"Boynumuz ağrıda batıya bakmaktan" diyor Üstad Nuri Pakdil.
Seyahatname türünde yazdığı, Brüksel, Fransa ve Roma'ya yaptığı ziyaretlerinde gördüklerini kendi iç dünyasında bizim kültürümüzle karşılaştırıp; batı'nın o köhnemiş, ruhsuz, bunalımlı ve sömürgeci halini gözler önüne seriyor. Özümüze dönmeliyiz diyor, İslamın sancağı altında kendi değerlerini bilen ve sahip çıkan, kendi köklü uygarlığını batı'nın çürümüş uygarlığından üstün tutan bir millet olmamız gerektiğini hatırlatıyor.

------

Yönerge 1 — Verilen metnin "Seyahatname türünde yazdığı, Brüksel, Fransa" ile "olmamız gerektiğini hatırlatıyor." arasındaki bölümünü, "Brüksel" yerine "Londra" koyarak düzenleyin.
Yönerge 2 — Verilen metne göre Nuri Pakdil seyahatname türünde yazdığı eserde hangi yerlere yaptığı ziyaretleri anlatıyor?
Kayıtlara ihtiyaç yoktur.

Çıkarılan Veriler —

------

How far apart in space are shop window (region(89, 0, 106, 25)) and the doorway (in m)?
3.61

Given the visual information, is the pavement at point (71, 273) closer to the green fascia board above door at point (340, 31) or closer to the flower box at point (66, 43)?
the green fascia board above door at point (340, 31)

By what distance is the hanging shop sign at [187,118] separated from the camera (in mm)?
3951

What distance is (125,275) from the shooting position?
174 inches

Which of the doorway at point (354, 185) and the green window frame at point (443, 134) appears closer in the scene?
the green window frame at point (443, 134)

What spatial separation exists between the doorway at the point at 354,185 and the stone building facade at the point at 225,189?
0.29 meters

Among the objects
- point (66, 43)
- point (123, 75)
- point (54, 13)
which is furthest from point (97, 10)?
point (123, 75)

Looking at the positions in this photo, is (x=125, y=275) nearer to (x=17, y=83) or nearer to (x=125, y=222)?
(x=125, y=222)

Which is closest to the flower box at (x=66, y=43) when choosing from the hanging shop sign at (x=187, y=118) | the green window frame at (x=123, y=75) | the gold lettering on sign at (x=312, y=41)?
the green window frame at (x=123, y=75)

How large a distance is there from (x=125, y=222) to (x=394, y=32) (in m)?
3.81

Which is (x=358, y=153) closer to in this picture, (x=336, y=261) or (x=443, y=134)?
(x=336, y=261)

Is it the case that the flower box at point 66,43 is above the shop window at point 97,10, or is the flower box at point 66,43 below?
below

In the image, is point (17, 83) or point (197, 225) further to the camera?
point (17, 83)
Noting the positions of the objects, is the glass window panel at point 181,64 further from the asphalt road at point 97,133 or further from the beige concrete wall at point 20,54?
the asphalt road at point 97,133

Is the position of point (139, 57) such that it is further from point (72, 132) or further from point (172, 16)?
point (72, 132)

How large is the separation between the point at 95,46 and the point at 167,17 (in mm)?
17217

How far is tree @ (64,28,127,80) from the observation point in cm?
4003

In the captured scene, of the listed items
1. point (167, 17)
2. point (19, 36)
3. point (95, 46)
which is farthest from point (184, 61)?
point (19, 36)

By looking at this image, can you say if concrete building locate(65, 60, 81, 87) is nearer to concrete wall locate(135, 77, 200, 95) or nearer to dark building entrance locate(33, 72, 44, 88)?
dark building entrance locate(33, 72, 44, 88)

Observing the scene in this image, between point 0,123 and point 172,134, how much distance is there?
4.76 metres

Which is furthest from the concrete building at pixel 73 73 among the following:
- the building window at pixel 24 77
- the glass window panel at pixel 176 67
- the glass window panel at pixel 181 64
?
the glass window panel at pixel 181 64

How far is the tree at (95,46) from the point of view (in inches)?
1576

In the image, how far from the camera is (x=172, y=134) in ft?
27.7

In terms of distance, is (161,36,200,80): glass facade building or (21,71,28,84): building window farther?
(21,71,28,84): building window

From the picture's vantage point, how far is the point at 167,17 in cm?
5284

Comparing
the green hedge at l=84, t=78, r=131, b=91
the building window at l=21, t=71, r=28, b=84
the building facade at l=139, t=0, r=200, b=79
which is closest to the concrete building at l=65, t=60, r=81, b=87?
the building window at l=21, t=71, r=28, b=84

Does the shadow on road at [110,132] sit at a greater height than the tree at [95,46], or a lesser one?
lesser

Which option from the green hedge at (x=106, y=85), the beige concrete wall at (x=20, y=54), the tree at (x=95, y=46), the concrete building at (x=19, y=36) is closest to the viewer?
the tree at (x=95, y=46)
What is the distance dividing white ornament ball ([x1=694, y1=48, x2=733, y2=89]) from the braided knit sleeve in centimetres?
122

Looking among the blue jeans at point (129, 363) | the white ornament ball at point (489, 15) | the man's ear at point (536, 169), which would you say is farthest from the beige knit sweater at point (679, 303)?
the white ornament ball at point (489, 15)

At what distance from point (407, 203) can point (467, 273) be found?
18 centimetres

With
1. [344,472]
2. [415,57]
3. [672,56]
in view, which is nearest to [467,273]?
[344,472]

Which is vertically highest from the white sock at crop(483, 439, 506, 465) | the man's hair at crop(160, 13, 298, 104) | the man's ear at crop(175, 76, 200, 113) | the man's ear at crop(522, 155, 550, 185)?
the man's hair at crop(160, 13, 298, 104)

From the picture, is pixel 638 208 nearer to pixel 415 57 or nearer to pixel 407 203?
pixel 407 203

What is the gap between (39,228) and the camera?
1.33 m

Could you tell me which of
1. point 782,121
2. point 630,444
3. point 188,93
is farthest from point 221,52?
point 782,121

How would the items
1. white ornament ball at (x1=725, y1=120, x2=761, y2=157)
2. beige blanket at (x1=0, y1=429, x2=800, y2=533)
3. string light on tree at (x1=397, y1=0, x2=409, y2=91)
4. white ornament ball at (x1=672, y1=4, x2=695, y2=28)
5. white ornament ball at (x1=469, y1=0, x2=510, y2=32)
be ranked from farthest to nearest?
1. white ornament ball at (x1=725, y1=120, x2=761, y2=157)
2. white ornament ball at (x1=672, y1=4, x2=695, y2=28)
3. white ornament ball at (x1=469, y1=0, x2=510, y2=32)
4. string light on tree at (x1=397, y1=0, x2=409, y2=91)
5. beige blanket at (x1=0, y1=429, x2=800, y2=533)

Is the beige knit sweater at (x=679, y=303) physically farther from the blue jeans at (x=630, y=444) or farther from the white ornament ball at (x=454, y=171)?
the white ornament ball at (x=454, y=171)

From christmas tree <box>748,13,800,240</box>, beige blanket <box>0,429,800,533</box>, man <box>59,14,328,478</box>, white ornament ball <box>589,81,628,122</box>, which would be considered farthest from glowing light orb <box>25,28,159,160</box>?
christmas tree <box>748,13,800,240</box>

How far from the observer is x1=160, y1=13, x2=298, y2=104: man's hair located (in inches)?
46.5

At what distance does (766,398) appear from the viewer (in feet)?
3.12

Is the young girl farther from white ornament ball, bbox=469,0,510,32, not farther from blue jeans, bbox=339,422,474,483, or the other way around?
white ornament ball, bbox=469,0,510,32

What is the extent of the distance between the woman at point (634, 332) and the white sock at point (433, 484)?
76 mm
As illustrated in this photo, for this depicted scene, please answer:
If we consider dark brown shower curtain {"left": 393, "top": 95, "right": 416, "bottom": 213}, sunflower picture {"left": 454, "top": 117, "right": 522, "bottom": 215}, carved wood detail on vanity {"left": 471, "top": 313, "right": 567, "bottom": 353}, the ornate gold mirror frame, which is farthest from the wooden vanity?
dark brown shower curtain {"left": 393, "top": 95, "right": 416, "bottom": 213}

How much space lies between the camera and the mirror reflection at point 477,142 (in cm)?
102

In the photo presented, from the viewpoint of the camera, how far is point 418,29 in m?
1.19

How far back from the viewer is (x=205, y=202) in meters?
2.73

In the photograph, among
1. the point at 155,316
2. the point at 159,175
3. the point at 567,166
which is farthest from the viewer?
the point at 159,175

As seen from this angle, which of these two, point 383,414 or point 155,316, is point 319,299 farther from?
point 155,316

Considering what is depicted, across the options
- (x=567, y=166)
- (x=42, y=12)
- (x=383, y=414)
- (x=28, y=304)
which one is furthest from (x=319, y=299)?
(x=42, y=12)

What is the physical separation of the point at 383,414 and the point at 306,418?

------

Doğru Çıktı 1 —
Seyahatname türünde yazdığı, Londra, Fransa ve Roma'ya yaptığı ziyaretlerinde gördüklerini kendi iç dünyasında bizim kültürümüzle karşılaştırıp; batı'nın o köhnemiş, ruhsuz, bunalımlı ve sömürgeci halini gözler önüne seriyor. Özümüze dönmeliyiz diyor, İslamın sancağı altında kendi değerlerini bilen ve sahip çıkan, kendi köklü uygarlığını batı'nın çürümüş uygarlığından üstün tutan bir millet olmamız gerektiğini hatırlatıyor.

Doğru Çıktı 2 — Brüksel, Fransa ve Roma'ya yaptığı ziyaretleri anlatıyor.